Problem requirements> Reproduce the rows below, substituting "nearer to" for each occurrence of "closer to" and leaving everything else unchanged.

Dataset content>

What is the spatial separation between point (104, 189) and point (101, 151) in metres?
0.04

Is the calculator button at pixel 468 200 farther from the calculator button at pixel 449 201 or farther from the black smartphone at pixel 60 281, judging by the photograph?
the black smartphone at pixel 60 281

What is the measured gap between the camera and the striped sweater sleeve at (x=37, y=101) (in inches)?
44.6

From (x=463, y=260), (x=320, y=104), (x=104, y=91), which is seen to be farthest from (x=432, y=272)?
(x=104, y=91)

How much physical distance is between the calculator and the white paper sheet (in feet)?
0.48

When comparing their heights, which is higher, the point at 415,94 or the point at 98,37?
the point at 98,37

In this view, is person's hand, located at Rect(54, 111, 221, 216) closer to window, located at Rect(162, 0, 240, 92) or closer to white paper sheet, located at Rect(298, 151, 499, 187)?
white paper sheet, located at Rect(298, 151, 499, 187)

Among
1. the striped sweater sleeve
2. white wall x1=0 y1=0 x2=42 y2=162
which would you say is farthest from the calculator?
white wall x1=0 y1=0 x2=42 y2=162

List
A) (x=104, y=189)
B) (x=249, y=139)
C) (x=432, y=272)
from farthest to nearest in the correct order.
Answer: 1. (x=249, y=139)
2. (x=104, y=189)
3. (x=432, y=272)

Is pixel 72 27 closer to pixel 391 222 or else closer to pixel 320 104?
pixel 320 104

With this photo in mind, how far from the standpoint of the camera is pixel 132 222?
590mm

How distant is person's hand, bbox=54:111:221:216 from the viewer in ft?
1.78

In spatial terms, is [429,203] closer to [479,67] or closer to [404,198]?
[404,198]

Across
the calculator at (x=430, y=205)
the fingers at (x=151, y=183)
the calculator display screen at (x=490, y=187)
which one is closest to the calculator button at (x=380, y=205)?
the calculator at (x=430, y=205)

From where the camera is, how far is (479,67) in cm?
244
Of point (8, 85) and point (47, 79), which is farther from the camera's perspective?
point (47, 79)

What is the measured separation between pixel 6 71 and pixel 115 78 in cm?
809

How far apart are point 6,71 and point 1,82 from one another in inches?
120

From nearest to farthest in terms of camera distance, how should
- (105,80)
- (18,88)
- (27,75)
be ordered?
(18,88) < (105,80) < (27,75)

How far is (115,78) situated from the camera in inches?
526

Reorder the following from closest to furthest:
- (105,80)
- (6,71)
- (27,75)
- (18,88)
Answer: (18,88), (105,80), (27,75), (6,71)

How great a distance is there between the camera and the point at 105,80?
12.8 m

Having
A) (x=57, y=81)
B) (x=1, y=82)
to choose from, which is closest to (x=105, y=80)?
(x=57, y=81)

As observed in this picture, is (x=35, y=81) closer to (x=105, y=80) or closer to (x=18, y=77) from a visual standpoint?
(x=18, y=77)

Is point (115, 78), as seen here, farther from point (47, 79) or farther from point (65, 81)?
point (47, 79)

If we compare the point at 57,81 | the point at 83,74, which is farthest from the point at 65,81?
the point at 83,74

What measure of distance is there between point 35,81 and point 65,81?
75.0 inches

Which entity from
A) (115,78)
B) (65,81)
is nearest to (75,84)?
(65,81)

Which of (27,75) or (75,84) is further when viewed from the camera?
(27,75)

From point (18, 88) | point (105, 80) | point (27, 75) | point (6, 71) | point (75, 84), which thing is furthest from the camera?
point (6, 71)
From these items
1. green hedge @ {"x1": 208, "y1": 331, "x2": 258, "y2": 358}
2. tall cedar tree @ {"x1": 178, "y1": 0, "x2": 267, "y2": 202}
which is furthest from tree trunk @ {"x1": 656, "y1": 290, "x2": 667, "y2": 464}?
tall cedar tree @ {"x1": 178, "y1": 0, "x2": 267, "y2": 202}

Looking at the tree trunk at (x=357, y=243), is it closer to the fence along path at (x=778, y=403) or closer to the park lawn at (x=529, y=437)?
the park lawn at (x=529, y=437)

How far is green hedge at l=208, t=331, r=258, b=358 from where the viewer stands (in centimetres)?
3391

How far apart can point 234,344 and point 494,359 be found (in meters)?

Solution>
What is the spatial separation between point (104, 189) and point (101, 151) in metres?
0.04

Is the calculator button at pixel 468 200 farther from the calculator button at pixel 449 201 or farther from the black smartphone at pixel 60 281, judging by the photograph?
the black smartphone at pixel 60 281

What is the measured gap between the camera and the striped sweater sleeve at (x=37, y=101) (in inches)?
44.6

From (x=463, y=260), (x=320, y=104), (x=104, y=91), which is seen to be farthest from (x=432, y=272)?
(x=104, y=91)

How much physical distance is between the calculator and the white paper sheet (in feet)?
0.48

When comparing their heights, which is higher, the point at 415,94 or the point at 98,37?
the point at 98,37

In this view, is person's hand, located at Rect(54, 111, 221, 216) nearer to window, located at Rect(162, 0, 240, 92) or nearer to white paper sheet, located at Rect(298, 151, 499, 187)?
white paper sheet, located at Rect(298, 151, 499, 187)

Among
1. the striped sweater sleeve
2. white wall x1=0 y1=0 x2=42 y2=162
which would you say is farthest from the calculator?
white wall x1=0 y1=0 x2=42 y2=162

List
A) (x=104, y=189)
B) (x=249, y=139)
C) (x=432, y=272)
from farthest to nearest in the correct order.
Answer: 1. (x=249, y=139)
2. (x=104, y=189)
3. (x=432, y=272)

Is pixel 72 27 nearer to pixel 391 222 or else nearer to pixel 320 104?
pixel 320 104

With this photo in mind, how far from the standpoint of the camera is pixel 132 222?
590mm

How distant is person's hand, bbox=54:111:221:216 from the viewer in ft?
1.78

In spatial terms, is [429,203] nearer to [479,67] or nearer to [404,198]?
[404,198]

Across
the calculator at (x=430, y=205)
the fingers at (x=151, y=183)
the calculator display screen at (x=490, y=187)
which one is closest to the calculator button at (x=380, y=205)?
the calculator at (x=430, y=205)

From where the camera is, how far is (479,67) in cm?
244
Of point (8, 85) and point (47, 79), which is farther from the camera's perspective?
point (47, 79)

What is the measured separation between pixel 6 71 and pixel 115 78 in cm?
809

How far apart are point 6,71 and point 1,82 from one another in inches?
120

From nearest to farthest in terms of camera distance, how should
- (105,80)
- (18,88)
- (27,75)
be ordered?
(18,88) < (105,80) < (27,75)

How far is (115,78) situated from the camera in inches?
526

Reorder the following from closest to furthest:
- (105,80)
- (6,71)
- (27,75)
- (18,88)
Answer: (18,88), (105,80), (27,75), (6,71)

How great a distance is there between the camera and the point at 105,80?
12.8 m

Having
A) (x=57, y=81)
B) (x=1, y=82)
to choose from, which is closest to (x=105, y=80)?
(x=57, y=81)

As observed in this picture, is (x=35, y=81) nearer to (x=105, y=80) or nearer to (x=18, y=77) from a visual standpoint?
(x=18, y=77)

Is point (115, 78), as seen here, farther from point (47, 79) or farther from point (65, 81)?
point (47, 79)

If we compare the point at 57,81 | the point at 83,74, which is farthest from the point at 65,81?
the point at 83,74

What measure of distance is there between point 35,81 and point 65,81?
75.0 inches

Which entity from
A) (115,78)
B) (65,81)
is nearest to (75,84)?
(65,81)

Which of (27,75) or (75,84) is further when viewed from the camera?
(27,75)

From point (18, 88) | point (105, 80) | point (27, 75) | point (6, 71) | point (75, 84), which thing is furthest from the camera?
point (6, 71)
From these items
1. green hedge @ {"x1": 208, "y1": 331, "x2": 258, "y2": 358}
2. tall cedar tree @ {"x1": 178, "y1": 0, "x2": 267, "y2": 202}
which is furthest from tree trunk @ {"x1": 656, "y1": 290, "x2": 667, "y2": 464}?
tall cedar tree @ {"x1": 178, "y1": 0, "x2": 267, "y2": 202}

Looking at the tree trunk at (x=357, y=243), is it nearer to the fence along path at (x=778, y=403) or nearer to the park lawn at (x=529, y=437)?
the park lawn at (x=529, y=437)

How far is green hedge at l=208, t=331, r=258, b=358 from where the viewer stands (in centimetres)?
3391

How far apart can point 234,344 and point 494,359 be found (in meters)?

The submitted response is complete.